"How," I asked, "did the Lamb family keep Mary from going to prison? Was it by calling her mad?"
"Well, because it was matricide and not murder of an unrelated person, the response traditionally has been, both before and since, more sympathetic. The understanding is that this is a psychological event more than a murder. I always paused when I called it a 'murder' because there are so many layers of meaning to that word that don't necessarily fit what Mary did."
"The word 'matricide' seems so literary."
"I know. I discovered that an old friend of mine actually had done significant research into the legal history of parricide, 'parent murder.' His finding had been that there was an unspoken tradition of sympathy and leniency toward the perpetrator based on the fact that this was not something anyone would do out of hatred but rather from frustration or psychological imbalance. There are very few cases of matricide on the books, but Mary's case was like the cases that led up to the insanity plea, in the sense that the act was looked upon as something that couldn't have possibly been done in a rational state of mind."

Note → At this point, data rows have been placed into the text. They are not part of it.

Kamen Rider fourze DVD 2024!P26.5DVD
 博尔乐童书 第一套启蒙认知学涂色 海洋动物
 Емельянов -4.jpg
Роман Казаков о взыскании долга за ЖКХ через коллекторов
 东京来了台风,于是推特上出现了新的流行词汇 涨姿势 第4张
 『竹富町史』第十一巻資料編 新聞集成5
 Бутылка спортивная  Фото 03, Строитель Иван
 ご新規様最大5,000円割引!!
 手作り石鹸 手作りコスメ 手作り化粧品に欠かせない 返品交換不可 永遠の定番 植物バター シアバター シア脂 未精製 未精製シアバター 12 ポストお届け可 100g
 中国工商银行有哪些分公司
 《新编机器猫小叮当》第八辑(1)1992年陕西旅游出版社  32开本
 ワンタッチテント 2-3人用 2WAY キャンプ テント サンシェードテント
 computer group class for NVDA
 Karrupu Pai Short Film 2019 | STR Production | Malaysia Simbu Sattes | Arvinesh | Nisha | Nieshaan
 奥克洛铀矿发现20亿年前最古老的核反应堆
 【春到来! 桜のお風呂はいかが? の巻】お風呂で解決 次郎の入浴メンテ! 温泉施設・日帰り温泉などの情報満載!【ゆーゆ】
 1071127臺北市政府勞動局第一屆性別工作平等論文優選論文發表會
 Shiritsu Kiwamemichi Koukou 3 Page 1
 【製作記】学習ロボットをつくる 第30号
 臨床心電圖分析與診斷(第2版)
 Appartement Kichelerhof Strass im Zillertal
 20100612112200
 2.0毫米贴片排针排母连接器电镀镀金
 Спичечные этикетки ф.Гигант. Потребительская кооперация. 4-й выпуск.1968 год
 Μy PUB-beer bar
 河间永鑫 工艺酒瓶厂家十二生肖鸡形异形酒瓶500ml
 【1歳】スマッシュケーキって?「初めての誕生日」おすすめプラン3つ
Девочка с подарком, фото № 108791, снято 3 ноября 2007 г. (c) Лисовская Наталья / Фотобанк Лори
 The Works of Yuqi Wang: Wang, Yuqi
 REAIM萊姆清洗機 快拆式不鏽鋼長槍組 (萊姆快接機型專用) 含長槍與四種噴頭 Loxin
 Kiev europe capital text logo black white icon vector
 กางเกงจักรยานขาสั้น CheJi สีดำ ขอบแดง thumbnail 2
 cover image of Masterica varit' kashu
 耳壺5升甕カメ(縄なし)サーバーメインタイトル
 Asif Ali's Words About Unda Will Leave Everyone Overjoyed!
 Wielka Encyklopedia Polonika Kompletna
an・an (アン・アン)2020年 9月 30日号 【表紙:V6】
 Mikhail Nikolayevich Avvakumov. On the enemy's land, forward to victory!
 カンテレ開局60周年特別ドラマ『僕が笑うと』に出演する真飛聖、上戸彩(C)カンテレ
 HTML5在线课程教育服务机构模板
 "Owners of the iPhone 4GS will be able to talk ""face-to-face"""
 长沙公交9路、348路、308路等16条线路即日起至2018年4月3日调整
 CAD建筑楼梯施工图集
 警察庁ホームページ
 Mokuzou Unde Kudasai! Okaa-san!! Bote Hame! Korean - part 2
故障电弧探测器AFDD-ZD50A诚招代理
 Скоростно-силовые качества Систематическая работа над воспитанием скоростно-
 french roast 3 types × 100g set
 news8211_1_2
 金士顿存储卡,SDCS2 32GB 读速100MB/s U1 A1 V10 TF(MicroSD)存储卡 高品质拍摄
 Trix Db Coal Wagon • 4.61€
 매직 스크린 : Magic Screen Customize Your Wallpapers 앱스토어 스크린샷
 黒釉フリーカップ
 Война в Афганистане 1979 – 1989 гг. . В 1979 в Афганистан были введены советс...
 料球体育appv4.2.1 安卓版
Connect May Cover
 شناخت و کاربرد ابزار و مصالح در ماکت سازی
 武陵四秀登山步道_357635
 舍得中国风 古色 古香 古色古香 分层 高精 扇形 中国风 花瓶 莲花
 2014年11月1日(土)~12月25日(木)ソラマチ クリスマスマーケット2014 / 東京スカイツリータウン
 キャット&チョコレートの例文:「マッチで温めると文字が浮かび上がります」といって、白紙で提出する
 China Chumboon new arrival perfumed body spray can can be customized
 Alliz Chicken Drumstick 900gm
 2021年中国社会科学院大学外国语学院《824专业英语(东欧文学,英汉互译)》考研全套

"How did Charles feel about Mary's murder of their mother?"
"There's not a simple answer. His first concern was Mary, more than grief for his mother. He states early on that he feels guilty about that. My hunch is that the mother was a difficult person, perhaps manic-depressive, and that Charles recognized that much of their mother's difficult personality took its toll on Mary. He probably had watched that through his 21 years of life. So there was already a built-in sense of anger toward the mother and sympathy toward the sister. I tippytoe around all this because it's hard to talk about, justifying anyone's killing her own mother. But what little indication there is suggests that it was a very unhappy relationship in which Mary was really victimized.
"And," Ms. Hitchcock said, "to add to that difficult relationship with the mother, one cannot help but think of the difficulty for Mary of knowing that she was as smart as her two brothers and watching them go to good schools and move into the middle class and get jobs that took them out of the house and paid them money and gave them a future. She had none of these opportunities. There are many reasons for her to have been frustrated to the point of snapping."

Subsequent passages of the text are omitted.